1. Assume the prcesses are called 1, 2, 3, 4, 5, 6, 7, 8, and 9 in this order.
    1. The following is a CPU Gantt chart:
      111222223333333334444555555566666678888888899
      Waiting times are: 0, 3, 8, 17, 21, 28, 34, 35, 43 for a total of 189 and an average of 21.
    2. The following are CPU Gantt charts for the three CPUs:
      1114444666666
      22222555555599
      333333333788888888
      Waiting times are: 0, 0, 0, 3, 5, 7, 9, 10, 12 for a total of 46 and an average of 5.11.
    1. The following is a CPU Gantt chart:
      799111444422222666666555555588888888333333333
      Waiting times are: 3, 10, 36, 6, 15, 21, 0, 28, 1 for a total of 120 and an average of 13.33
    2. The following are the CPU Gantt charts for the three CPUs:
      744445555555
      992222288888888
      111666666333333333
      Waiting times are: 0, 2, 9, 1, 5, 3, 0, 7, 0 for a total of 27 and an average of 3.
    1. The bound is 1. If P0 is in its entry section and P1 enters it critical section, then when P1 tries to enter its critical section again, flag[0] is 1 and turn is 0 so it cannot enter again. P0 can enter its critical section the next time it gets the CPU since turn = 0.
    2. If P1 is in its remainder seciton, then flag[1] = 0 so P0 can enter its critical section.
    3. Suppose P0 is in its critical section. We know flag[0] = 1. At the time P0 enetered it critical section, either flag[1] was 0 or turn was 0.

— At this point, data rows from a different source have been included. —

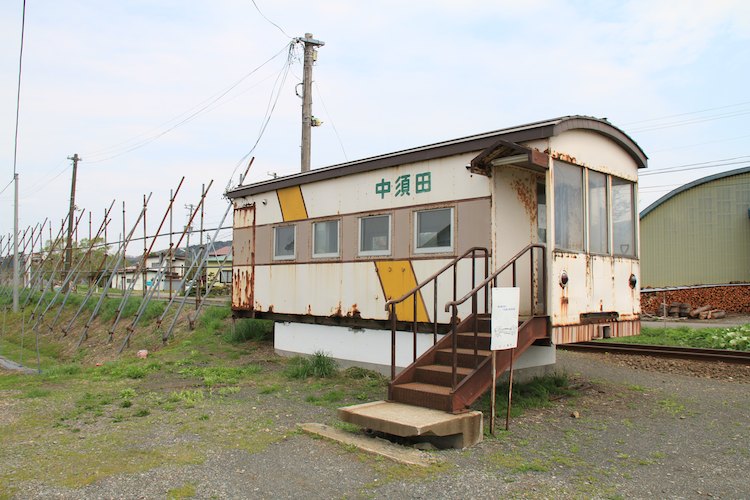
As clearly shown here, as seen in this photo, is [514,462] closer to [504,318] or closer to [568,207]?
[504,318]

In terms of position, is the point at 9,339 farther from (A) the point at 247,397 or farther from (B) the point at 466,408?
(B) the point at 466,408

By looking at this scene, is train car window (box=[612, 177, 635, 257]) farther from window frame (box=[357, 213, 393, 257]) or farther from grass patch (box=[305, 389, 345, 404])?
grass patch (box=[305, 389, 345, 404])

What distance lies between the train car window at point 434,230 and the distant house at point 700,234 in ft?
64.8

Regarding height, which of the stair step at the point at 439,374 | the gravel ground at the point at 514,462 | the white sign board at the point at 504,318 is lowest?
the gravel ground at the point at 514,462

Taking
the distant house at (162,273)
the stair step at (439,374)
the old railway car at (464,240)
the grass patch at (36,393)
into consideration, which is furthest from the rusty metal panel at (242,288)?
the stair step at (439,374)

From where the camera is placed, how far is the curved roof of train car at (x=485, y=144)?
754 cm

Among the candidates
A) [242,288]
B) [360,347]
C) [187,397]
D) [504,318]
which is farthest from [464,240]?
[242,288]

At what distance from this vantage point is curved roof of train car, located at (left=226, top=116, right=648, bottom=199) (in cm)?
754

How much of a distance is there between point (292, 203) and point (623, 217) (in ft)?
19.0

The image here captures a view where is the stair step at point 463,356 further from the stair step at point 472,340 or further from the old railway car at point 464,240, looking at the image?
the old railway car at point 464,240

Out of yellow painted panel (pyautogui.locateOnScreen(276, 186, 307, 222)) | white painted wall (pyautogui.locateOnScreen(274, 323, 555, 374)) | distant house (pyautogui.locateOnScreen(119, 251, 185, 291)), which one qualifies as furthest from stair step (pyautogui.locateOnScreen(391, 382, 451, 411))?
distant house (pyautogui.locateOnScreen(119, 251, 185, 291))

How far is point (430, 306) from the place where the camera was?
8805 mm

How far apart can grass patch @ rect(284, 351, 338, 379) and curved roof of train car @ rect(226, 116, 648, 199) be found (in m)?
3.09

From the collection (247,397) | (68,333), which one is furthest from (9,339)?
(247,397)
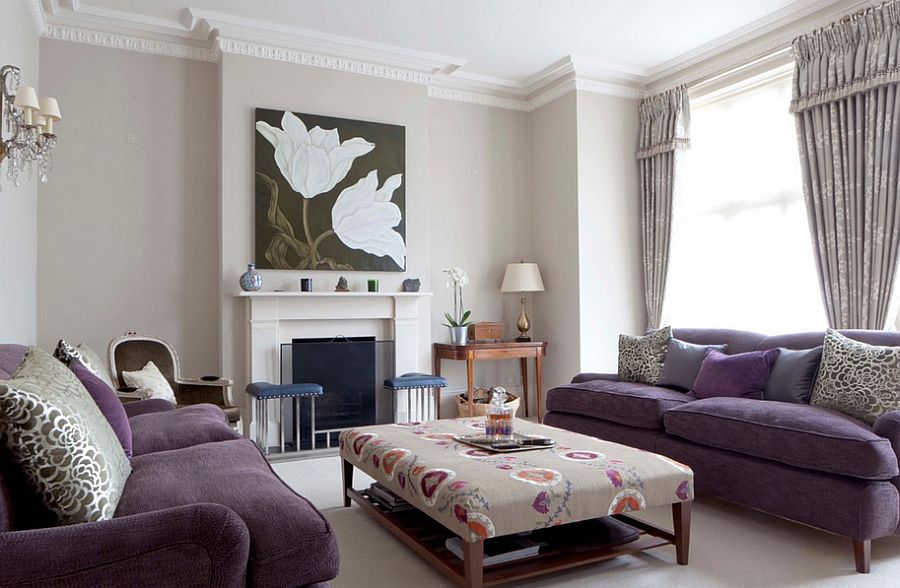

      If flag[1] was 0, it means that P1 was in its remainder section. If P1 tries to enter its critical section, it must first set turn = 0. Since flag[0] is 1, P1 is prevented from entering its critical section until P0 sets flag[0] to 0.
      If turn was 0 when P0 entered its critical section, P1 had to have set turn to 0 after P0 did. This means that P1 had turn = 0 when it entered its while loop, and so it again cannot enter its critical section until P0 sets flag[0] to 0.